PASSAGE:
Tissue-specific immune responses in mice mucosally administered with live rL. lactis cells expressing MuIFNλ3

To determine the effect of mucosal administration of live rL. lactis cells expressing MuIFNλ3, 6–8 weeks old female BALB/c mice were divided randomly into four groups: Group-1: Control (received PBS only), Group 2: WT L. lactis (received live WT L. lactis cells), Group 3: rL. lactis (received live rL. lactis expressing MuIFNλ3) Group 4: rMuIFNλ3 (received a subcutaneous injection of IFA-emulsified rMuIFNλ3 protein purified from E. coli). Further details of the dose and immunization schedules are provided in Fig. 6a and Table 3.

Table 3 Details of different experimental groups of mice for in vivo studyPreparation of rL. lactis cells for mucosal (oro-nasal) administration

The rL. lactis cells were grown in M17 medium supplemented with 0.5% (w/v) glucose and 20 μg/mL chloramphenicol at 30 °C under static conditions till OD600 ~ 0.3. The culture was induced with 12 ng/mL nisin and grown for ~ 3 h. For the vector control, WT L. lactis cells were used. The nisin-induced cells were harvested by centrifugation at 2400×g for 5 min and washed 2–3 times with PBS. The number of cells was adjusted to 1 × 109 CFU/mL in 100 μL of PBS and administered oro-nasally to the mice for three consecutive days over 3 weeks. For systemic administration, 1 μg of IFA-emulsified rMuIFNλ3 protein was administered subcutaneously on indicated time points, followed by secondary administration on days 14 and 21 with 1 µg of IFA-emulsified rMuIFNλ3 protein.

Assessing the in vivo viability of rL. lactis

To check the in vivo viability of the modified vector harboring recombinant plasmid, fresh fecal samples were collected from each study group and processed as per the established protocols with some modifications [67]. In brief, homogenized fecal pellets were plated onto an M17 agar plate supplemented with 0.5% glucose and with or without 20 µg/mL chloramphenicol and incubated at 30 °C in static conditions. Colonies that appeared in the next 24 h were randomly selected and subjected to colony PCR using MuIFNλ3-specific primers set (Table 2).

Transcriptional analysis of antiviral genes in lung and intestinal tissue

For transcriptional analysis, on day 7 post-last treatment, mice from the different treatment groups were euthanized by CO2 inhalation, and approximately 0.10 gm of the lung and intestine tissues were aseptically collected. For RNA extraction, the tissues were thoroughly washed with 1X PBS, minced, and the total RNA was extracted using the TRIzol method, per the manufacturer’s instructions (Invitrogen, USA). For each sample, 1000 ng of total RNA in a final volume of 20 μL reaction mixture was transcribed to cDNA using the Superscript MuLV cDNA Synthesis Kit (BioBharati, India). The transcriptional analysis was performed by semi-quantitative PCR for MX-1, ISG-1, IRF-7, IL-4, IL-6, and IL-10 genes, and MuGAPDH was taken as an endogenous control.

APPLY WHAT YOU READ:
1) Write out the part of the passage that opens with the words containing "To check the" and closes with "set (Table 2).".
2) List every gene the passage says was examined by semi-quantitative PCR, leaving out the endogenous control.

Stored dataset items
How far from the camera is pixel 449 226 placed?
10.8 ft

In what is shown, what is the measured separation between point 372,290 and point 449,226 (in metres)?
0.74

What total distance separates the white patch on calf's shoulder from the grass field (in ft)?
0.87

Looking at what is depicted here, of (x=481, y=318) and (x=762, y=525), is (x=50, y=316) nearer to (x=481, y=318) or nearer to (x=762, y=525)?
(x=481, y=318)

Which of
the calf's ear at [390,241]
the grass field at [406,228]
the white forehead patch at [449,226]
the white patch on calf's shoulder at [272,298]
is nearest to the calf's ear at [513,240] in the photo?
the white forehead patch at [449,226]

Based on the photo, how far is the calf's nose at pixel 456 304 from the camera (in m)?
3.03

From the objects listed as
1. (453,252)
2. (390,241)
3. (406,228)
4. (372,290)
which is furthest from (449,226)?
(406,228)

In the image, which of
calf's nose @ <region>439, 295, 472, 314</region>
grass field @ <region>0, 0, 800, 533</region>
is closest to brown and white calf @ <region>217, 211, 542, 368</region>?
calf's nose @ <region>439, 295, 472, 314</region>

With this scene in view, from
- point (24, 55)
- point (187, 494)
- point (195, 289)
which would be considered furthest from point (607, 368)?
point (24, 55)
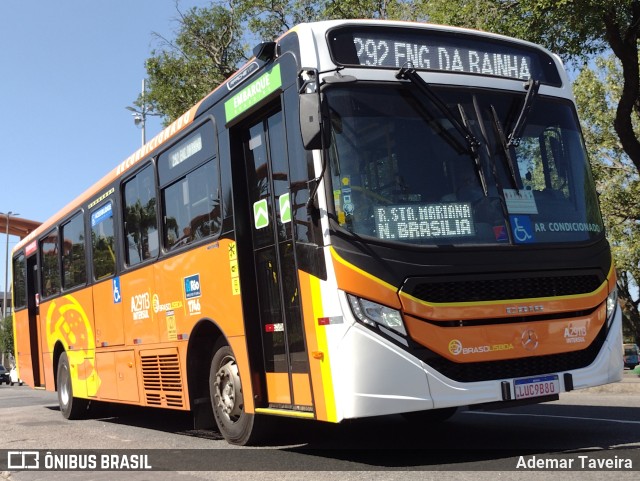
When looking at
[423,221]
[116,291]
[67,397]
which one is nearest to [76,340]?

RESPONSES BY ITEM NUMBER:
1)
To check the in vivo viability of the modified vector harboring recombinant plasmid, fresh fecal samples were collected from each study group and processed as per the established protocols with some modifications [67]. In brief, homogenized fecal pellets were plated onto an M17 agar plate supplemented with 0.5% glucose and with or without 20 µg/mL chloramphenicol and incubated at 30 °C in static conditions. Colonies that appeared in the next 24 h were randomly selected and subjected to colony PCR using MuIFNλ3-specific primers set (Table 2).

2) MX-1, ISG-1, IRF-7, IL-4, IL-6, IL-10